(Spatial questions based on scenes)
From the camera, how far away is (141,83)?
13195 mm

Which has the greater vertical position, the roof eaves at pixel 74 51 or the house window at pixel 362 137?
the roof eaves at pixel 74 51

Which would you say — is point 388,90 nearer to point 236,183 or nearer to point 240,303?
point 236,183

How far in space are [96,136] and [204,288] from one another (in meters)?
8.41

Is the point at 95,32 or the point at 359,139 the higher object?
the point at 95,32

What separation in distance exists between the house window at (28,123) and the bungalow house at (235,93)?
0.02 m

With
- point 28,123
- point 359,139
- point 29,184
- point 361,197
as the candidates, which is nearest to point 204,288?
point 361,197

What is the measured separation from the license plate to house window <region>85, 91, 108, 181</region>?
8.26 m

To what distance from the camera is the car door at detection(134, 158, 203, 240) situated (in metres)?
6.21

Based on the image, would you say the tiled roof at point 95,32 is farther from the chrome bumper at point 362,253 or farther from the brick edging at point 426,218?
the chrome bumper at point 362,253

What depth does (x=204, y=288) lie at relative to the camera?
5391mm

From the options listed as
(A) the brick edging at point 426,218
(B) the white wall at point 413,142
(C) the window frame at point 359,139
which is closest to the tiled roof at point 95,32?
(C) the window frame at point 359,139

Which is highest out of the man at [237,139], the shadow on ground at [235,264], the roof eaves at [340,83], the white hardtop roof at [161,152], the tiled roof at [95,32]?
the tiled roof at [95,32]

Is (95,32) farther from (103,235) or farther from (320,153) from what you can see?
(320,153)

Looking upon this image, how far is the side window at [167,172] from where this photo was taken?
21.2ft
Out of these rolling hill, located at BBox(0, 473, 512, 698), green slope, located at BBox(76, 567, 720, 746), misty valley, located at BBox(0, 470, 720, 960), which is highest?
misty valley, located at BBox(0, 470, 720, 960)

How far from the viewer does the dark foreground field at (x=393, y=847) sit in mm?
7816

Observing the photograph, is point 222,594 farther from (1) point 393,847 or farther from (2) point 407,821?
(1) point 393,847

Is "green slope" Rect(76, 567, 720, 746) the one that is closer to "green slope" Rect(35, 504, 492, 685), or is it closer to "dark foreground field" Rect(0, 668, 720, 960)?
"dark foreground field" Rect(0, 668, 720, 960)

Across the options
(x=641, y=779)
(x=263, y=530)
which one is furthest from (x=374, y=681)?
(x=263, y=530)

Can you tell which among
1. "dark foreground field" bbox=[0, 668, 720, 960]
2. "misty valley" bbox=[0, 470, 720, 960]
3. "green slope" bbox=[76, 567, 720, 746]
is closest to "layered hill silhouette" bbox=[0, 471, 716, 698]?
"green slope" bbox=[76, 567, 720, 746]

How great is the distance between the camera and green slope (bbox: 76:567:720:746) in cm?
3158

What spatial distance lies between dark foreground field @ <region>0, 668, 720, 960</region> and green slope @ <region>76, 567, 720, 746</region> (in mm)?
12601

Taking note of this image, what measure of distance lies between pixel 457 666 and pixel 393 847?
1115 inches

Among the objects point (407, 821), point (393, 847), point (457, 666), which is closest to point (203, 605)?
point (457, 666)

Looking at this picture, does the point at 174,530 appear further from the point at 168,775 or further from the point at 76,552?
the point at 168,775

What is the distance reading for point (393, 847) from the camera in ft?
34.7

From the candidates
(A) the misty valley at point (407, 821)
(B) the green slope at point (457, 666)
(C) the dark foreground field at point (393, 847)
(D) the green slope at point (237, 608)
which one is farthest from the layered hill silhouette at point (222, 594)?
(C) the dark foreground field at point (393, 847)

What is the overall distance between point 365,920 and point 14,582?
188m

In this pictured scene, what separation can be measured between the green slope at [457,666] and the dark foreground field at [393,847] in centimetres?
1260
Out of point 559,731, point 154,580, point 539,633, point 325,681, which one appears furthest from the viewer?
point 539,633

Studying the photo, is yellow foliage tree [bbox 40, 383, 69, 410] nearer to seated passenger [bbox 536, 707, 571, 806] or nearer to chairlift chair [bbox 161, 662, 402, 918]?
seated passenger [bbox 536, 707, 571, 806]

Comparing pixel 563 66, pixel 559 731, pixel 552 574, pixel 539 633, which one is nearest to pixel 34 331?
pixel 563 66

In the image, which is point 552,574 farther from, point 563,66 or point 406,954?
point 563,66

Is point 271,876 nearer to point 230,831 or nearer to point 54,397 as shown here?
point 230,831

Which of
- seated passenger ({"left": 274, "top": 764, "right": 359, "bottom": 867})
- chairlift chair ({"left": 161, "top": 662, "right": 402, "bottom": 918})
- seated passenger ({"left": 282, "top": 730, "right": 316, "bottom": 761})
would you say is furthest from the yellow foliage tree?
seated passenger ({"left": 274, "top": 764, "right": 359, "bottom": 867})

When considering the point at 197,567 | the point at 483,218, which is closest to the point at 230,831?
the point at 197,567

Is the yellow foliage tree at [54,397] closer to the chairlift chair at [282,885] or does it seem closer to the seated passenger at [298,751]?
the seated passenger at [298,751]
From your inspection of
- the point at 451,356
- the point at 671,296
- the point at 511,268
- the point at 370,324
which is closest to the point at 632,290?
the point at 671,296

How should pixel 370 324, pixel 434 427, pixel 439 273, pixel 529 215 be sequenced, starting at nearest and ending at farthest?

§ GIVEN TASK:
Repeat every one of the records above word for word, without changing anything.

§ FINISHED TASK:
From the camera, how far away is (141,83)?
13195 mm

Which has the greater vertical position, the roof eaves at pixel 74 51 or the house window at pixel 362 137?
the roof eaves at pixel 74 51

Which would you say — is point 388,90 nearer to point 236,183 or nearer to point 240,303?
point 236,183

How far in space are [96,136] and [204,288] from one another (in meters)?
8.41

Is the point at 95,32 or the point at 359,139 the higher object?
the point at 95,32

What separation in distance exists between the house window at (28,123) and the bungalow house at (235,93)?
0.02 m

With
- point 28,123
- point 359,139
- point 29,184
- point 361,197
as the candidates, which is nearest to point 204,288?
point 361,197

What is the measured separation from the license plate to house window <region>85, 91, 108, 181</region>?
8.26 m

To what distance from the camera is the car door at detection(134, 158, 203, 240) situated (in metres)?
6.21

Based on the image, would you say the tiled roof at point 95,32 is farther from the chrome bumper at point 362,253 or farther from the brick edging at point 426,218?
the chrome bumper at point 362,253

What depth does (x=204, y=288) lie at relative to the camera?
5391mm

From the options listed as
(A) the brick edging at point 426,218
(B) the white wall at point 413,142
(C) the window frame at point 359,139
which is closest to the tiled roof at point 95,32?
(C) the window frame at point 359,139

Which is highest out of the man at [237,139], the shadow on ground at [235,264], the roof eaves at [340,83], the white hardtop roof at [161,152], the tiled roof at [95,32]?
the tiled roof at [95,32]

Is (95,32) farther from (103,235) or farther from (320,153) from what you can see?
(320,153)

Looking upon this image, how far is the side window at [167,172] from where this photo was taken?
21.2ft
Out of these rolling hill, located at BBox(0, 473, 512, 698), green slope, located at BBox(76, 567, 720, 746), misty valley, located at BBox(0, 470, 720, 960), which is highest?
misty valley, located at BBox(0, 470, 720, 960)

How far from the viewer does the dark foreground field at (x=393, y=847) sit in mm?
7816

Observing the photograph, is point 222,594 farther from (1) point 393,847 or farther from (2) point 407,821?
(1) point 393,847

Is "green slope" Rect(76, 567, 720, 746) the one that is closer to "green slope" Rect(35, 504, 492, 685), or is it closer to "dark foreground field" Rect(0, 668, 720, 960)?
"dark foreground field" Rect(0, 668, 720, 960)

Across the options
(x=641, y=779)
(x=263, y=530)
which one is furthest from (x=374, y=681)?
(x=263, y=530)

Can you tell which among
1. "dark foreground field" bbox=[0, 668, 720, 960]
2. "misty valley" bbox=[0, 470, 720, 960]
3. "green slope" bbox=[76, 567, 720, 746]
is closest to "layered hill silhouette" bbox=[0, 471, 716, 698]?
"green slope" bbox=[76, 567, 720, 746]

How great is the distance between the camera and green slope (bbox: 76:567:720:746) in cm?
3158

What spatial distance lies between dark foreground field @ <region>0, 668, 720, 960</region> and green slope @ <region>76, 567, 720, 746</region> (in mm)?
12601

Taking note of this image, what measure of distance lies between pixel 457 666 and pixel 393 847?
1115 inches

Among the objects point (407, 821), point (393, 847), point (457, 666), which is closest to point (203, 605)?
point (457, 666)

Looking at this picture, does the point at 174,530 appear further from the point at 168,775 or further from the point at 76,552?
the point at 168,775

What is the distance reading for point (393, 847) from the camera in ft?
34.7

From the candidates
(A) the misty valley at point (407, 821)
(B) the green slope at point (457, 666)
(C) the dark foreground field at point (393, 847)
(D) the green slope at point (237, 608)
which one is farthest from the layered hill silhouette at point (222, 594)?
(C) the dark foreground field at point (393, 847)

What is the overall distance between point 365,920 and point 14,582?
188m

In this pictured scene, what separation can be measured between the green slope at [457,666] and the dark foreground field at [393,847] in centimetres?
1260
Out of point 559,731, point 154,580, point 539,633, point 325,681, which one appears furthest from the viewer?
point 539,633

Studying the photo, is yellow foliage tree [bbox 40, 383, 69, 410] nearer to seated passenger [bbox 536, 707, 571, 806] or nearer to chairlift chair [bbox 161, 662, 402, 918]?
seated passenger [bbox 536, 707, 571, 806]

Comparing pixel 563 66, pixel 559 731, pixel 552 574, pixel 539 633, which one is nearest to pixel 34 331?
pixel 563 66

In the image, which is point 552,574 farther from, point 563,66 or point 406,954?
point 563,66

Is point 271,876 nearer to point 230,831 or nearer to point 54,397 as shown here?
point 230,831

Which of
- seated passenger ({"left": 274, "top": 764, "right": 359, "bottom": 867})
- chairlift chair ({"left": 161, "top": 662, "right": 402, "bottom": 918})
- seated passenger ({"left": 282, "top": 730, "right": 316, "bottom": 761})
would you say is furthest from the yellow foliage tree?
seated passenger ({"left": 274, "top": 764, "right": 359, "bottom": 867})

When considering the point at 197,567 | the point at 483,218, which is closest to the point at 230,831?
the point at 197,567

Is the yellow foliage tree at [54,397] closer to the chairlift chair at [282,885] or does it seem closer to the seated passenger at [298,751]?
the seated passenger at [298,751]
From your inspection of
- the point at 451,356
- the point at 671,296
- the point at 511,268
- the point at 370,324
which is closest to the point at 632,290?
the point at 671,296

How should pixel 370 324, pixel 434 427, pixel 439 273, pixel 529 215 be sequenced, starting at nearest and ending at farthest?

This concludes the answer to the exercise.